Revision of the Unicompartmental Knee Replacement - Dushan Atkinson 25/9/2008

10 year PubMed Literature Search 1998-2008

 

Keywords: Revision, Knee, Arthroplasty, Unicompartmental

 

Questions

What is the survival of UKRs?

Why/how do they fail?

Are they more complex then revising a TKR?

What are the long-term outcomes following revision to re-UKR or TKR?
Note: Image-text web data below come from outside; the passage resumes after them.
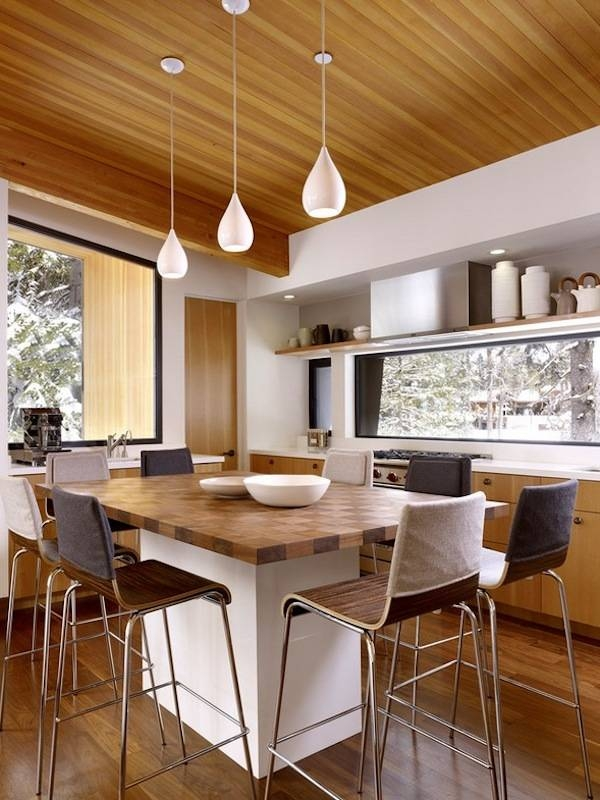 Fabulous Pendant Kitchen Lights Contemporary Pendant Lights For Pertaining To 2018 Modern Pendant Lighting For Kitchen (#4 of 15)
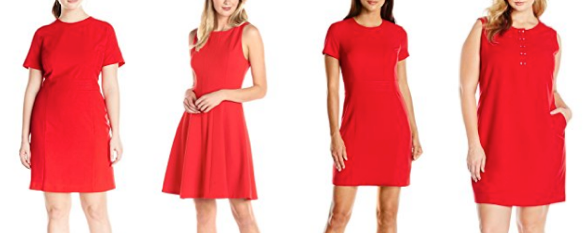 Lark & Ro red dress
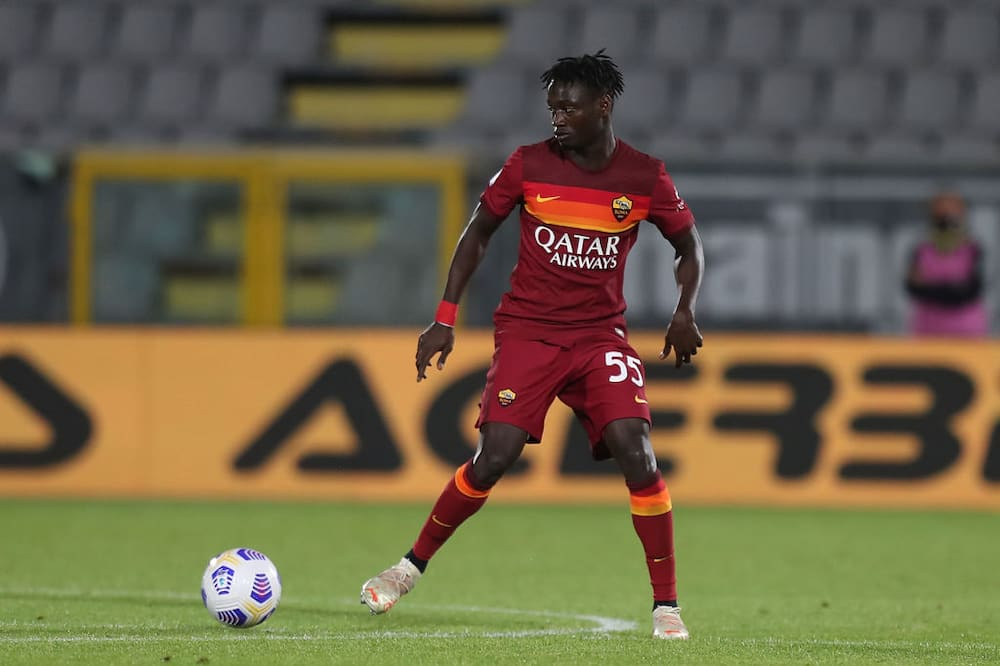 Roma manager Jose Mourinho lashes out at academy player Ebrima Darboe during preseason friendly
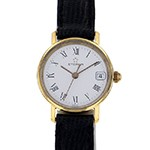 eterna other w162041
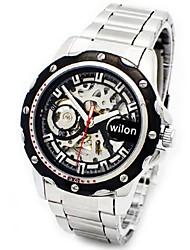 Watch Men's Steel Automatic Wrist Watch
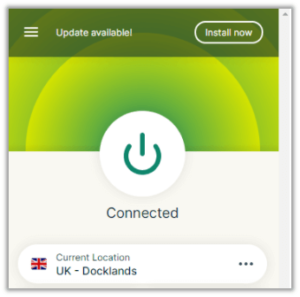connect-express-vpn-how-to-watch-in-canada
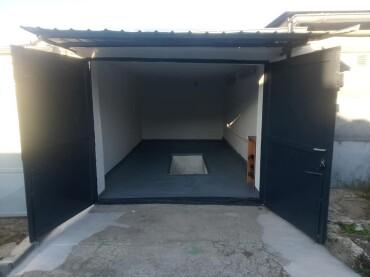 Prenajmem garáž s montážnou jamou, Nitra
What are the problems encountered during revision?

 

UKR Survival

 

 

1) UKR for primary osteoarthritis: a prospective follow-up study of 1,819 patients from the Finnish Arthroplasty Register. Koskinen et al. Acta Orthop. 2007 Feb;78(1):128-35

 

73% Kaplan-Meier survival of 10 yrs with revision as end-point

Oxfords 81%

MG II 79%

Duracon 78%

Younger patients (<65yrs) 1.5 x failure rate

 

2) Results of UKR at a minimum of ten years of follow-up

Berger et al.   J Bone Joint Surg Am. 2005 May;87(5):999-1006

 

62 consecutive UKRs (MG)

49 UKRs10 year f/u

HSS 92; 80% excellent, 12% good, 8% fair

2 revisions for progressive OA

No loosening or osteolysis at 10 yrs!

Kaplan-Meier 98% 10 yr; 95% 13 yr

 

3) The Oxford unicompartmental knee prosthesis: an independent 10-year survival analysis

Vorlat P, Knee Surg Sports Traumatol Arthrosc. 2006 Jan;14(1):40-5

 

149 UKRs 1988-1996. Mean f/u 6.5 yrs

16 revised

Cumulative survival 82% at 10 yrs

 

4) Unicompartmental or total knee arthroplasty?: Results from a matched study.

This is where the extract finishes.